CBO’s analysis looked at five specific Medicaid scenarios including:

  • Congress reducing the federal match rate for the 40 states that expanded Medicaid eligibility under the Affordable Care Act, also known as Obamacare.
  • Lawmakers eliminating a 6% threshold that exists for states that collect higher taxes from health care providers and then return that additional money in the form of higher Medicaid payments.

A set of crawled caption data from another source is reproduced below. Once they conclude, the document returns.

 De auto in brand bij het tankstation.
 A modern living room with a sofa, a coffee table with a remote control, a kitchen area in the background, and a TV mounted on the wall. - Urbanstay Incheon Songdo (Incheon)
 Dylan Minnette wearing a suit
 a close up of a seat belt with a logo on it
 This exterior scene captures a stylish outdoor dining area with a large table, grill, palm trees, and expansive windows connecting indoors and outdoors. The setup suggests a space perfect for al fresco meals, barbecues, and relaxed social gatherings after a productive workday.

CBO writes those “higher Medicaid payments increase the contributions from the federal government to states’ Medicaid programs.”
  • Republicans creating a per-enrollee cap on federal spending.
  • Congress establishing a cap on federal spending for Medicaid enrollees who became eligible for the program after their state expanded eligibility under the ACA.
  • Lawmakers repealing two Biden-era rules that addressed the Medicare Savings Programs and standardized how states approached enrollment and renewals.

The analysis said states could raise taxes or cut spending on other programs to replace the lost federal revenue that would coincide with the first four scenarios, though CBO “expects that such steps would prove challenging for many states.”

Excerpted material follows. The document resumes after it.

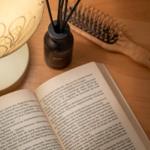 Ein offenes Buch liegt auf einem Holztisch neben einer Duftflasche und einem Haarbürsten.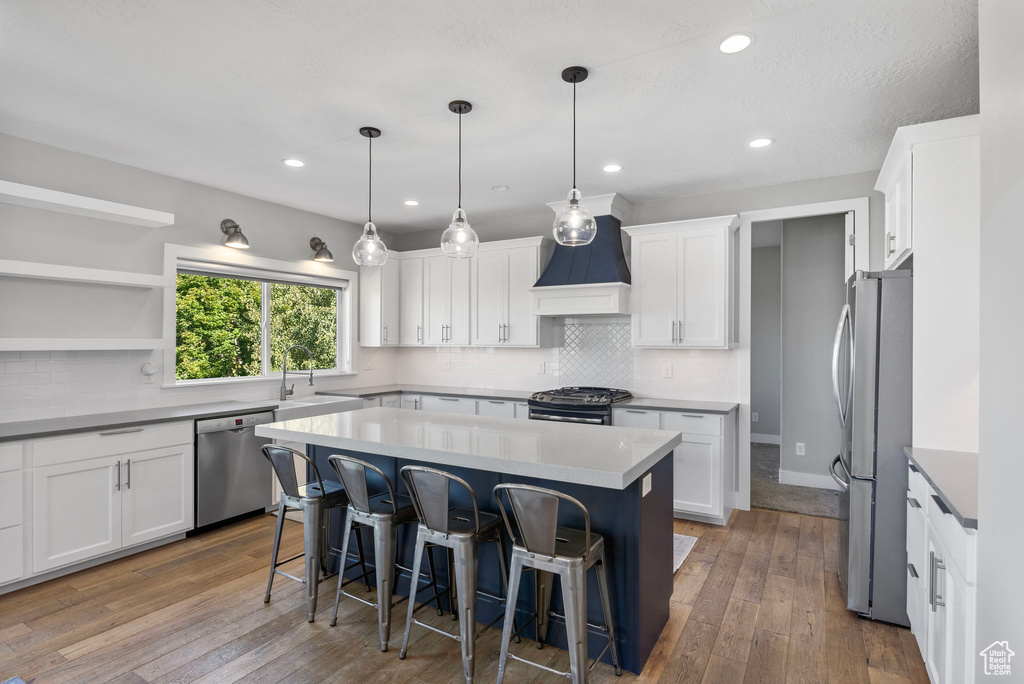 Kitchen featuring a kitchen island, white cabinetry, hardwood / wood-style flooring, stainless steel appliances, and custom range hood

“In CBO’s view, different states would make different choices regarding how much of the reduced Medicaid funds to replace,” the analysis states. “Instead of modeling separate responses for each state, the agency estimated state responses in the aggregate, accounting for a range of possible outcomes.”

Overall, CBO expects state governments would be able to replace about half of the lost federal revenue and that they would “reduce provider payment rates, reduce the scope or amount of optional services, and reduce Medicaid enrollment” to address the other half.

Alternatives studied

The first scenario, where lawmakers reduce the federal matching rate for expanded Medicaid populations, would save the government $710 billion during the next decade.

But in 2034, CBO expects that “2.4 million of the 5.5 million people who would no longer be enrolled in Medicaid under this option would be without health insurance.”

CBO wrote that in the second, third and fourth scenarios, “Medicaid enrollment would decrease and the number of people without health insurance would increase.”

The second scenario of limiting state taxes on health care providers would save the federal government $668 billion during the 10-year budget window. It would lead to 8.6 million people losing access to Medicaid with a 3.9 million increase in the uninsured population by 2034.

The third projection that looked at a federal cap on spending per enrollee would reduce federal spending by $682 billion during the next decade. A total of 5.8 million people would lose Medicaid coverage and 2.9 million would become uninsured under that proposal. 

And the fourth scenario, where Congress caps federal spending per enrollee in the expansion population, would cut the deficit by $225 billion during the next 10 years. More than 3 million people would lose Medicaid coverage and 1.5 million would become uninsured under this scenario.

Under the fifth scenario, where GOP lawmakers would change two Biden-era rules, CBO expects that the federal government would spend $162 billion less over the 2025–2034 window.

“CBO estimates that, in 2034, 2.3 million people would no longer be enrolled in Medicaid under this option,” the letter states. “Roughly 60 percent of the people who would lose Medicaid coverage would be dual-benefit enrollees who would retain their Medicare coverage.”